__Text under study__
::::::::::

In my commands I see a “fwhitelist” command which has a fwhitelist add player syntax. In the server console (or on the server as an operator with a / in front of the command):
fwhitelist add Tim203
This totally bypasses any need for the UUID stuff and this is the Floodgate specific whitelist (it’s a part of Geyser for authentication) but it says you can also use UUIDs (it would be the one that looks different from the Java ones as you described). I think this is why it isn’t working though is it is using a different whitelist for that. Using the fwhitelist command is the key and will take care of it for you.
It is more secure to use the UUID as spoofing a player name is easy but spoofing a UUID requires that they somehow get that nasty string so it’s definitely more secure to add it by UUID. Since you have online-mode back on though spoofing this is not going to be possible on your server any longer even if they have the UUID. Microsoft will validate they are actually signed into that account with a valid password.
The secure profile part is actually a different piece and is related to the chat reporting feature where people get in trouble for violations of the Minecraft player code of conduct and I personally have that shut off (and by default for new servers). I’d rather not have all my player’s chat messages encrypted and sent to Microsoft (to the extent that this setting allows) and you saw how much trouble the setting caused with technical issues / connecting.
There’s some debate about how much of the secure profile / chat reporting feature changing this setting disables and whether they’re still sent anyway (plus the client still undoubtedly submits/reports some of these messages on it’s own but the secure profile setting shuts off most of the dedicated server’s piece of it particularly “forcing” people to have secure profile active to even connect). It definitely disables some of it though because people will get a warning on their clients that the chat messages may be unverified (I believe when they first connect, it might even be a notification-style popup in the top of the screen if I am remembering correctly).

::::::::::

__Data section__
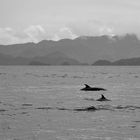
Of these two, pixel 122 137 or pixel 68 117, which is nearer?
pixel 122 137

::::::::::

__Exercises__
A: Answer these questions from the text about the Floodgate whitelist, one answer per line.
(i) What example command is given for adding a player to the Floodgate whitelist?
(ii) With online-mode back on, who validates that players are actually signed into their account with a valid password?
(iii) What feature is the secure profile setting related to?
B: Do these statements agree with the text about the Floodgate whitelist? For each, answer yes or no and quote the words from the text that decide it.
(i) The writer keeps the secure profile setting turned on.
(ii) The text calls adding a player by UUID more secure than adding by name.
(iii) The text describes the Floodgate whitelist as part of Geyser.

__Responses by item number__
A:
(i) fwhitelist add Tim203
(ii) Microsoft
(iii) The chat reporting feature

B:
(i) No: "I personally have that shut off"
(ii) Yes: "it’s definitely more secure to add it by UUID"
(iii) Yes: "it’s a part of Geyser for authentication"